- Exercise task: Rewrite all of the records with "camera" changed to "viewer" and every other word left as it is, and leave the pictures out of your answer.

——

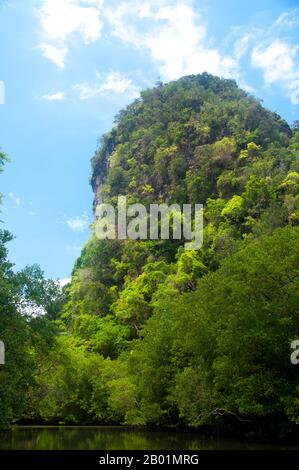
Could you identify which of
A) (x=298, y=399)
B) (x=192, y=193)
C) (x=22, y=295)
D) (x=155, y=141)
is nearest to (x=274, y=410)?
(x=298, y=399)

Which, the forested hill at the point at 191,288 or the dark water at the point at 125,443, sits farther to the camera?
the forested hill at the point at 191,288

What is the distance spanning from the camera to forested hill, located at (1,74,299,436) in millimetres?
23172

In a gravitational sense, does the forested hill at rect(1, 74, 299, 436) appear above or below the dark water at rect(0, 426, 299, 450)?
above

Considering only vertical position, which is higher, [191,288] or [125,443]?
[191,288]

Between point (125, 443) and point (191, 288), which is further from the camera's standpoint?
point (191, 288)

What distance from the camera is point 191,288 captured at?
58156mm

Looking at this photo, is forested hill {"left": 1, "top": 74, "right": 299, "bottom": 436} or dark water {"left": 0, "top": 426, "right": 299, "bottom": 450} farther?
forested hill {"left": 1, "top": 74, "right": 299, "bottom": 436}

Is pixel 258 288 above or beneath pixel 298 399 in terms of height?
above

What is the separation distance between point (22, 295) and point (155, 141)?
70248 mm

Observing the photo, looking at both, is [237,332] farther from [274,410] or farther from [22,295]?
[22,295]

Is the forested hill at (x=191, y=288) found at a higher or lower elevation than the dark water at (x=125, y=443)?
higher

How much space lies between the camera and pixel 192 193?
248 ft

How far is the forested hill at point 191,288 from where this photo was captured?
2317cm
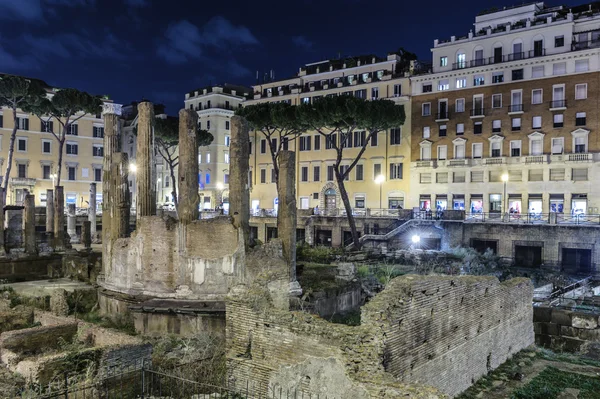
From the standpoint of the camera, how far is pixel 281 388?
32.9ft

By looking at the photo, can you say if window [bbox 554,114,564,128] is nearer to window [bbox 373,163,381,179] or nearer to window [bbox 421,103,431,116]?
window [bbox 421,103,431,116]

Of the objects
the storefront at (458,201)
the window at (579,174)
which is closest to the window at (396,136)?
the storefront at (458,201)

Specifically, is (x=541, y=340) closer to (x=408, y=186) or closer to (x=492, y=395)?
(x=492, y=395)

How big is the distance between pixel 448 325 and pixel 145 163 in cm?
1184

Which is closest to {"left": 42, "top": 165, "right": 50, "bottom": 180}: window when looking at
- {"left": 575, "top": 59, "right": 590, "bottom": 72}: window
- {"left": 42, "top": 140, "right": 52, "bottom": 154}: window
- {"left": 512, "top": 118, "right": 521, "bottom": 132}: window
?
{"left": 42, "top": 140, "right": 52, "bottom": 154}: window

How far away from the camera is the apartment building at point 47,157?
52.8 meters

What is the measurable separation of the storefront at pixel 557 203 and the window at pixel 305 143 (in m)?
22.6

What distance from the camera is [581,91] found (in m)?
38.7

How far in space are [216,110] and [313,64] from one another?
11.6 meters

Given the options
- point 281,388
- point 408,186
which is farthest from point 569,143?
point 281,388

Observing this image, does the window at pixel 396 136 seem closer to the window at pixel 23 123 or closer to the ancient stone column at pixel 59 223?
the ancient stone column at pixel 59 223

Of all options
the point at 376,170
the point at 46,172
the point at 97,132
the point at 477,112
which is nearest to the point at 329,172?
the point at 376,170

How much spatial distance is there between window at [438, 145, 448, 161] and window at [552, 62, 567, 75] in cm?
1002

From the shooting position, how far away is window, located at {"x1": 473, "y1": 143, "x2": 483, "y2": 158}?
141 feet
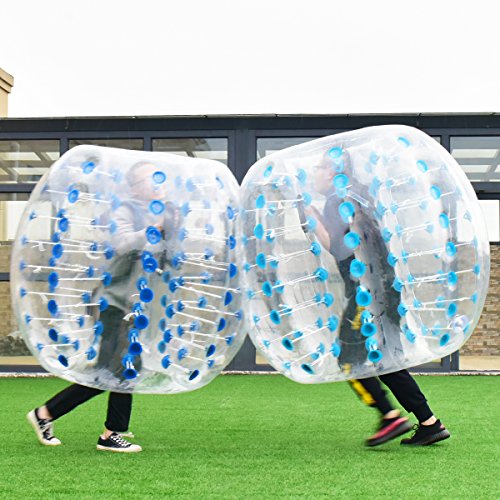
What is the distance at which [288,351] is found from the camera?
320 cm

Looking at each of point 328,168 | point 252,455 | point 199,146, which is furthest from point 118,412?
point 199,146

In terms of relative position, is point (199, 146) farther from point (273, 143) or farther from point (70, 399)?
point (70, 399)

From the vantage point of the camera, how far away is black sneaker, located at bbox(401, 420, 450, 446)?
366cm

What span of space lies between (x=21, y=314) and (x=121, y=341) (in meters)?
0.46

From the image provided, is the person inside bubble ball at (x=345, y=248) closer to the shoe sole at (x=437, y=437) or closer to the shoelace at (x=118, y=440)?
the shoe sole at (x=437, y=437)

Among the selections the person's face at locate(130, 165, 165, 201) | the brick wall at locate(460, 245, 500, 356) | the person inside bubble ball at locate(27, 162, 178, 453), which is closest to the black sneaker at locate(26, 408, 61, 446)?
the person inside bubble ball at locate(27, 162, 178, 453)

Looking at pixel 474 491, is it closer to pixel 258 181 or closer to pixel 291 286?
pixel 291 286

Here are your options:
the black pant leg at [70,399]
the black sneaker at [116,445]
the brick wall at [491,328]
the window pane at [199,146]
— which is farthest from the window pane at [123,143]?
the black sneaker at [116,445]

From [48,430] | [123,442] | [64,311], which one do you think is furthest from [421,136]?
[48,430]

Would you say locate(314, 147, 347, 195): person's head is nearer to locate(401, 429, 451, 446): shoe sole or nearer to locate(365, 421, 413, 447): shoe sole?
locate(365, 421, 413, 447): shoe sole

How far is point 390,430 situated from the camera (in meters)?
3.62

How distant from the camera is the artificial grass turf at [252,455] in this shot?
2861 mm

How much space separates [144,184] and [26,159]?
17.8 ft

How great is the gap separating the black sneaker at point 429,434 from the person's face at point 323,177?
133 cm
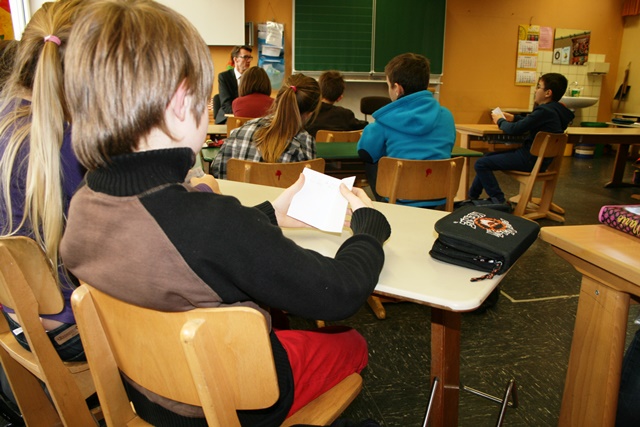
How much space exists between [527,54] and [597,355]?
7452 mm

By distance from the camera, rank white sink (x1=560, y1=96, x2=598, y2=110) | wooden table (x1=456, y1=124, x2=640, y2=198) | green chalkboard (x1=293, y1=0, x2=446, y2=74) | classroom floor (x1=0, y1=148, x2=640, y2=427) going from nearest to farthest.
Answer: classroom floor (x1=0, y1=148, x2=640, y2=427), wooden table (x1=456, y1=124, x2=640, y2=198), green chalkboard (x1=293, y1=0, x2=446, y2=74), white sink (x1=560, y1=96, x2=598, y2=110)

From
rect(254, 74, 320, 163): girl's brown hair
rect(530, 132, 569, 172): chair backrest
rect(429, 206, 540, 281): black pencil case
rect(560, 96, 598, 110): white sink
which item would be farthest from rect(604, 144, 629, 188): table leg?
rect(429, 206, 540, 281): black pencil case

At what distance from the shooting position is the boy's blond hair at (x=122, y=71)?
0.71m

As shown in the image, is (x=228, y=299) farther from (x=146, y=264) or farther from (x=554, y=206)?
(x=554, y=206)

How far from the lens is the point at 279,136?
240cm

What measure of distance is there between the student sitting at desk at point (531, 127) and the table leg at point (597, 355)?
9.43 feet

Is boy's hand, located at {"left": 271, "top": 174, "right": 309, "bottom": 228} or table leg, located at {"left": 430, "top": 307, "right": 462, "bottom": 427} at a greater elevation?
boy's hand, located at {"left": 271, "top": 174, "right": 309, "bottom": 228}

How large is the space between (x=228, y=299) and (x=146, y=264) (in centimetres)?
13

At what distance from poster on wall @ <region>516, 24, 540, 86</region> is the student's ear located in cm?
779

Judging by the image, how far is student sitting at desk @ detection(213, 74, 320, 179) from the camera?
238 centimetres

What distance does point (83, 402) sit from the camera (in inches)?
42.2

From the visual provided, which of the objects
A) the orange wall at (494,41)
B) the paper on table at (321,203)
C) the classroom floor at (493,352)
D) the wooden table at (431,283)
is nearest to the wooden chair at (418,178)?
the classroom floor at (493,352)

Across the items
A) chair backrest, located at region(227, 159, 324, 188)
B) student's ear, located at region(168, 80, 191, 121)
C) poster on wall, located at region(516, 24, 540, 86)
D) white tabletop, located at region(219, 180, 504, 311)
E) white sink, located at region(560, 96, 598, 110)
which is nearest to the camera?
student's ear, located at region(168, 80, 191, 121)

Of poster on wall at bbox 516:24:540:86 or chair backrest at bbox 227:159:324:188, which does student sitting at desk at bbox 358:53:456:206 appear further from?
poster on wall at bbox 516:24:540:86
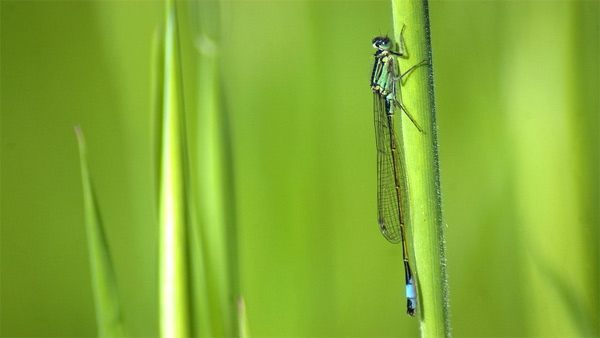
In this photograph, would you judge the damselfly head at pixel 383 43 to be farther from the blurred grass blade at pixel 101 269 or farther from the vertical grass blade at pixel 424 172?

——

- Right answer:
Could you identify which of
A) (x=298, y=399)
B) (x=192, y=193)
C) (x=22, y=295)
D) (x=155, y=141)
is nearest to (x=274, y=410)?
(x=298, y=399)

Which, the forested hill at the point at 191,288 or the dark water at the point at 125,443, sits farther to the viewer?
the forested hill at the point at 191,288

What is the distance spanning from the viewer to forested hill, located at (1,74,299,436) in millimetres?
23172

In a gravitational sense, does the forested hill at rect(1, 74, 299, 436) appear above or below the dark water at rect(0, 426, 299, 450)?
above

Considering only vertical position, which is higher, [191,288] or [125,443]?
[191,288]

Between point (125, 443) and point (191, 288), which is further from the viewer's standpoint?
point (191, 288)

What distance from the viewer is point 191,288 captured at?
58156mm

Looking at this photo, is forested hill {"left": 1, "top": 74, "right": 299, "bottom": 436} or dark water {"left": 0, "top": 426, "right": 299, "bottom": 450} farther?
forested hill {"left": 1, "top": 74, "right": 299, "bottom": 436}

Is pixel 258 288 above or beneath pixel 298 399 in terms of height?
above

What is the separation distance between point (22, 295) and point (155, 141)?
70248 mm

Observing the photo, looking at both, is [237,332] farther from [274,410] or farther from [22,295]?
[22,295]

Is the forested hill at (x=191, y=288) found at a higher or lower elevation than the dark water at (x=125, y=443)?
higher

How much space lies between the viewer and pixel 192 193?
248 ft

How far is the forested hill at point 191,288 from where this photo was captured?
2317cm
From the standpoint of the viewer, how far is pixel 281 388?
32.9ft

By looking at the photo, can you say if window [bbox 554,114,564,128] is nearer to window [bbox 373,163,381,179] or nearer to window [bbox 421,103,431,116]?
window [bbox 421,103,431,116]

Of the objects
the storefront at (458,201)
the window at (579,174)
which is closest to the window at (396,136)?
the storefront at (458,201)

Specifically, is (x=541, y=340) closer to (x=408, y=186) or closer to (x=492, y=395)?
(x=492, y=395)

How big is the distance between pixel 448 325 and pixel 145 163 in cm?
1184

Which is closest to {"left": 42, "top": 165, "right": 50, "bottom": 180}: window when looking at
- {"left": 575, "top": 59, "right": 590, "bottom": 72}: window
- {"left": 42, "top": 140, "right": 52, "bottom": 154}: window
- {"left": 512, "top": 118, "right": 521, "bottom": 132}: window
?
{"left": 42, "top": 140, "right": 52, "bottom": 154}: window

How far away from the viewer is the apartment building at point 47,157?
52.8 meters

What is the measurable separation of the storefront at pixel 557 203 and the window at pixel 305 143 (in m)?
22.6

What distance from the viewer is [581,91] found (in m)?
38.7

How far in space are [216,110] and [313,64] from one another?
11.6 meters

Given the options
- point 281,388
- point 408,186
which is farthest from point 569,143?
point 281,388

Observing this image, does the window at pixel 396 136 seem closer to the window at pixel 23 123 or closer to the ancient stone column at pixel 59 223?
the ancient stone column at pixel 59 223

Of all options
the point at 376,170
the point at 46,172
the point at 97,132
the point at 477,112
which is nearest to the point at 329,172?
the point at 376,170

How much spatial distance is there between window at [438, 145, 448, 161] and window at [552, 62, 567, 75] in cm?
1002

From the shooting position, how far away is window, located at {"x1": 473, "y1": 143, "x2": 483, "y2": 158}?
141 feet
What is the distance at which [288,351] is found from the viewer?
320 cm

Looking at each of point 328,168 | point 252,455 | point 199,146, which is furthest from point 118,412?
point 199,146

In terms of relative position, is point (199, 146) farther from point (273, 143) or farther from point (70, 399)?
point (70, 399)

From the vantage point of the viewer, how far away is black sneaker, located at bbox(401, 420, 450, 446)?
366cm

What span of space lies between (x=21, y=314) and (x=121, y=341) (in meters)?
0.46

From the image provided, is the person inside bubble ball at (x=345, y=248) closer to the shoe sole at (x=437, y=437) or closer to the shoelace at (x=118, y=440)?
the shoe sole at (x=437, y=437)

Among the selections the person's face at locate(130, 165, 165, 201) | the brick wall at locate(460, 245, 500, 356) | the person inside bubble ball at locate(27, 162, 178, 453), which is closest to the black sneaker at locate(26, 408, 61, 446)?
the person inside bubble ball at locate(27, 162, 178, 453)

Looking at pixel 474 491, is it closer to pixel 258 181 or closer to pixel 291 286?
pixel 291 286

Here are your options:
the black pant leg at [70,399]
the black sneaker at [116,445]
the brick wall at [491,328]
the window pane at [199,146]
— which is farthest from the window pane at [123,143]?
the black sneaker at [116,445]

From [48,430] | [123,442] | [64,311], which one do you think is furthest from [421,136]?
[48,430]

Would you say locate(314, 147, 347, 195): person's head is nearer to locate(401, 429, 451, 446): shoe sole or nearer to locate(365, 421, 413, 447): shoe sole?
locate(365, 421, 413, 447): shoe sole

How far is point 390,430 situated from the viewer (in meters)?
3.62

How distant from the viewer is the artificial grass turf at [252,455] in this shot?
2861 mm

How much space separates [144,184] and [26,159]?
17.8 ft

How great is the gap separating the black sneaker at point 429,434 from the person's face at point 323,177?
133 cm
How much space exists between [527,54] and [597,355]?
7452 mm

By distance from the viewer, rank white sink (x1=560, y1=96, x2=598, y2=110) | wooden table (x1=456, y1=124, x2=640, y2=198) | green chalkboard (x1=293, y1=0, x2=446, y2=74) | classroom floor (x1=0, y1=148, x2=640, y2=427) going from nearest to farthest.
Answer: classroom floor (x1=0, y1=148, x2=640, y2=427), wooden table (x1=456, y1=124, x2=640, y2=198), green chalkboard (x1=293, y1=0, x2=446, y2=74), white sink (x1=560, y1=96, x2=598, y2=110)

From
rect(254, 74, 320, 163): girl's brown hair
rect(530, 132, 569, 172): chair backrest
rect(429, 206, 540, 281): black pencil case
rect(560, 96, 598, 110): white sink
which item would be farthest from rect(604, 144, 629, 188): table leg?
rect(429, 206, 540, 281): black pencil case

At what distance from the shooting position is the boy's blond hair at (x=122, y=71)?
0.71m

As shown in the image, is (x=228, y=299) farther from (x=146, y=264) or farther from (x=554, y=206)?
(x=554, y=206)

How far from the lens is the point at 279,136?
240cm

What measure of distance is there between the student sitting at desk at point (531, 127) and the table leg at point (597, 355)?
9.43 feet

Is boy's hand, located at {"left": 271, "top": 174, "right": 309, "bottom": 228} or table leg, located at {"left": 430, "top": 307, "right": 462, "bottom": 427} at a greater elevation?
boy's hand, located at {"left": 271, "top": 174, "right": 309, "bottom": 228}

How large is the space between (x=228, y=299) and (x=146, y=264) (in centimetres)?
13

At what distance from poster on wall @ <region>516, 24, 540, 86</region> is the student's ear located in cm?
779

Judging by the image, how far is student sitting at desk @ detection(213, 74, 320, 179) from the viewer?
238 centimetres

What distance does point (83, 402) sit from the viewer (in inches)?
42.2

From the visual provided, which of the objects
A) the orange wall at (494,41)
B) the paper on table at (321,203)
C) the classroom floor at (493,352)
D) the wooden table at (431,283)
is nearest to the wooden chair at (418,178)?
the classroom floor at (493,352)

Across the items
A) chair backrest, located at region(227, 159, 324, 188)
B) student's ear, located at region(168, 80, 191, 121)
C) poster on wall, located at region(516, 24, 540, 86)
D) white tabletop, located at region(219, 180, 504, 311)
E) white sink, located at region(560, 96, 598, 110)
which is nearest to the viewer?
student's ear, located at region(168, 80, 191, 121)

Of poster on wall at bbox 516:24:540:86 or chair backrest at bbox 227:159:324:188, which does student sitting at desk at bbox 358:53:456:206 appear further from?
poster on wall at bbox 516:24:540:86
In this photograph, would you judge the damselfly head at pixel 383 43 to be farther from the blurred grass blade at pixel 101 269 or farther from the vertical grass blade at pixel 424 172?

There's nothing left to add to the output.